▶ _AIM_
Reproduce the data below verbatim, from the line containing "How far is [187,198]" through the end of the data, including both ends. Leave the pictures out of your answer.

# EXERCISE INPUTS start

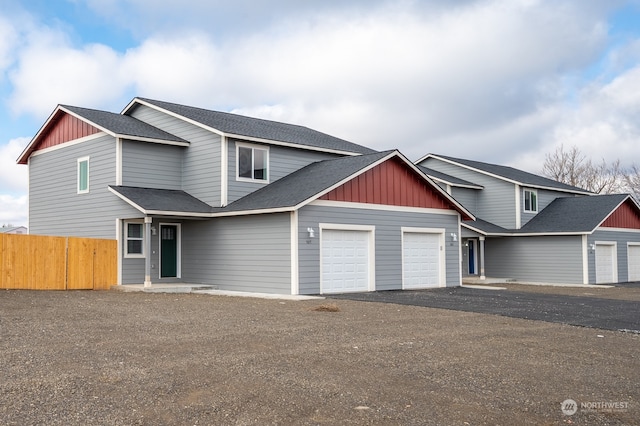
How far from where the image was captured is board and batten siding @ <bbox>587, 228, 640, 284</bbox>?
1117 inches

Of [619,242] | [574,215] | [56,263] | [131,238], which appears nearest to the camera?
[56,263]

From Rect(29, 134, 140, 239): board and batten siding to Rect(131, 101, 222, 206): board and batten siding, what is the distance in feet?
8.39

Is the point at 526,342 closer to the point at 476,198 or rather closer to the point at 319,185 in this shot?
the point at 319,185

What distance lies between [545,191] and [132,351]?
93.9ft

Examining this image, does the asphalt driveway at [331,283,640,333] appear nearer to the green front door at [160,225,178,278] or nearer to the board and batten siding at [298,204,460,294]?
the board and batten siding at [298,204,460,294]

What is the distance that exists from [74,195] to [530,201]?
71.1ft

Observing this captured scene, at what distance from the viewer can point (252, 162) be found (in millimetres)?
22031

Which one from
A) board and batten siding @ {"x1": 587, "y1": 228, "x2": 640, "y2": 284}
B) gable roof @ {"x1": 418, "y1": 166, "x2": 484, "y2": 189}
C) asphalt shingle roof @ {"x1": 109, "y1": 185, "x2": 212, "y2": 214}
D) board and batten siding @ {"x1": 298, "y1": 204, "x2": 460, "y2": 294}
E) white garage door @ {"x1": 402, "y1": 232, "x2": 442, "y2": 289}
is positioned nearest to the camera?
board and batten siding @ {"x1": 298, "y1": 204, "x2": 460, "y2": 294}

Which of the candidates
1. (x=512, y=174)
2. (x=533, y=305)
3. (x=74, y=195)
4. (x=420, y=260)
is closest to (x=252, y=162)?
(x=420, y=260)

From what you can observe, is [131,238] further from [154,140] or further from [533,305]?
[533,305]

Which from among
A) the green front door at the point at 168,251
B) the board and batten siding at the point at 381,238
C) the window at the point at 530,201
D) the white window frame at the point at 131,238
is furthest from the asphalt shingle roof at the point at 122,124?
the window at the point at 530,201

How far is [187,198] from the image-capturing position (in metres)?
21.8

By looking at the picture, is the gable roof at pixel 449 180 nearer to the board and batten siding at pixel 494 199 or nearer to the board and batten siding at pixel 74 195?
the board and batten siding at pixel 494 199

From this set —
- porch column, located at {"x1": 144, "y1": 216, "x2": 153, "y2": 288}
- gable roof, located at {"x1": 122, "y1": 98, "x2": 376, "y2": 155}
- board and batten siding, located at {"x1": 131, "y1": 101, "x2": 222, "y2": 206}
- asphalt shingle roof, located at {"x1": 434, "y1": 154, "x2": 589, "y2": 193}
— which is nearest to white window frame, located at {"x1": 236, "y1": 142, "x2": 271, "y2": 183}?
gable roof, located at {"x1": 122, "y1": 98, "x2": 376, "y2": 155}
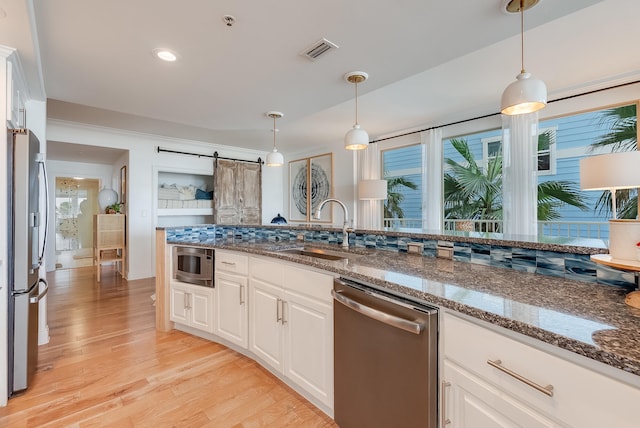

# EXERCISE INPUTS end

▶ _REPLY TO THE TASK_
How far is [187,198] from the image-capturing position (in metres)?
21.8

By looking at the picture, is the gable roof at pixel 449 180 nearer to the board and batten siding at pixel 494 199 or nearer to the board and batten siding at pixel 74 195?
the board and batten siding at pixel 494 199

From this set —
- porch column, located at {"x1": 144, "y1": 216, "x2": 153, "y2": 288}
- gable roof, located at {"x1": 122, "y1": 98, "x2": 376, "y2": 155}
- board and batten siding, located at {"x1": 131, "y1": 101, "x2": 222, "y2": 206}
- asphalt shingle roof, located at {"x1": 434, "y1": 154, "x2": 589, "y2": 193}
— which is nearest to white window frame, located at {"x1": 236, "y1": 142, "x2": 271, "y2": 183}?
gable roof, located at {"x1": 122, "y1": 98, "x2": 376, "y2": 155}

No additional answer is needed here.